Constantine’s actions against the ‘heretics’ set an example, but at least he respected life most of the time. After all, he did not care about religion as much as the unity of the Church on the basis of the Nicaea Council, and hence the unity of the empire. Undoubtedly, he had an exclusively political concept of religion, although religious problems always, and from the first moment, were presented in relation to social and political conflicts. In the interest of state power he promoted the unity of the Church. This, and not another, was the cause of his hatred of all kinds of discord. ‘I was sure that, if I could complete my purpose of uniting all the servants of God, I would reap abundant fruits in the public interest’, he wrote in a letter to Arius and Bishop Alexander.

In the year 330, Constantine sends a sentence against the Neo-Platonic school and even orders the execution of Sopater, who had been presiding over this school since the death of Iamblichus. The adepts of Hellenism become ‘fools’, ‘people without morals’ and their religion a ‘hotbed of discord’. Constantine’s true intention was that all humans ‘revered the one true God’ and that they forsake ‘the temples of the lie’.

While the adepts of Hellenism of the western provinces still enjoyed relative tranquillity, in the East the persecutions began after the definitive defeat of Licinius (324). Constantine forbade the erection of new statues to the gods, the worship of existing ones, and the consultation of oracles and all other forms of Greco-Roman worship.

In 326 Constantine came to order the destruction of all the images, while in the East he began the confiscation of temple properties and the plundering of valuable works of art. In his new capital, blessed on May 11, 330 after six years of work funded in part through the treasures confiscated from the temples, Constantine banned the worship and the festivals of the adepts of Hellenism and rents were no longer paid to the temples of Helios, Artemis Selene and Aphrodite.

Constantine, described as a ‘renegade’ and ‘innovator and destroyer of ancient and venerable constitutions’ by Emperor Julian, but praised by many modern historians, soon prohibited the repair of Greco-Roman temples and ordered numerous closures and destructions ‘directed precisely against those who had been most revered by the idolaters’ (Eusebius). He arranged the closing of the Serapis of Alexandria, the temple to the Sun-God in Heliopolis, the demolition of the altar of Mamre (because the Lord himself had appeared there to Father Abraham, in the company of two angels), and that of the temple of Aesculapius in Aegae, the latter being fulfilled with such diligence ‘that not even the foundations of the ancient ravings remained’ (Eusebius).

Constantine also ordered the destruction of the temple of Aphrodite on Golgotha, for the ‘great scandal’ that it represented for the believers; it was also the turn of Aphaea in Lebanon from whose sanctuary came ‘a dangerous web to hunt souls’ and which, according to the emperor, ‘does not deserve the sun to shine’. There was no stone left upon a stone; and the very famous Heliopolis was burned down and reduced to rubble by a military command.

Constantine burned Porphyry’s controversial writings. From the year 330, when Neo-Platonism was forbidden, Christians abounded in looting of temples and breaking images, as all Christian chroniclers celebrated and despite such activities having been implicitly prohibited by the Council of Elvira.

- [Set tasks]:
A - Summarize the passage on Constantine and Hellenism in two sentences.
B - Rewrite the stretch of the passage on Constantine and Hellenism from "In the year" through "of Greco-Roman worship.", swapping "Hellenism" for "paganism" throughout.

- [Available data]:

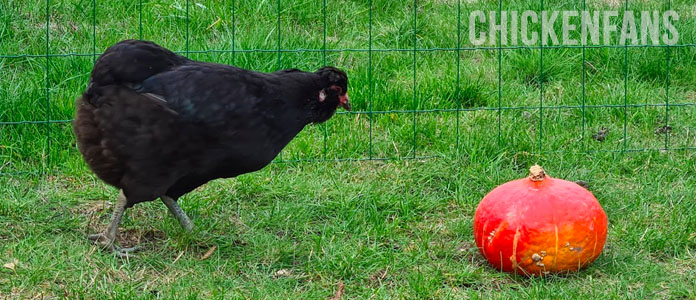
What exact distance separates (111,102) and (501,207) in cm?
184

- [Solutions to the problems]:
A - Constantine promoted the unity of the Church in the interest of state power and hated all kinds of discord. He acted against the adepts of Hellenism by forbidding their worship, confiscating temple properties, and ordering numerous temple closures and destructions, and from 330 Christians abounded in looting temples and breaking images.

B -
In the year 330, Constantine sends a sentence against the Neo-Platonic school and even orders the execution of Sopater, who had been presiding over this school since the death of Iamblichus. The adepts of paganism become ‘fools’, ‘people without morals’ and their religion a ‘hotbed of discord’. Constantine’s true intention was that all humans ‘revered the one true God’ and that they forsake ‘the temples of the lie’.

While the adepts of paganism of the western provinces still enjoyed relative tranquillity, in the East the persecutions began after the definitive defeat of Licinius (324). Constantine forbade the erection of new statues to the gods, the worship of existing ones, and the consultation of oracles and all other forms of Greco-Roman worship.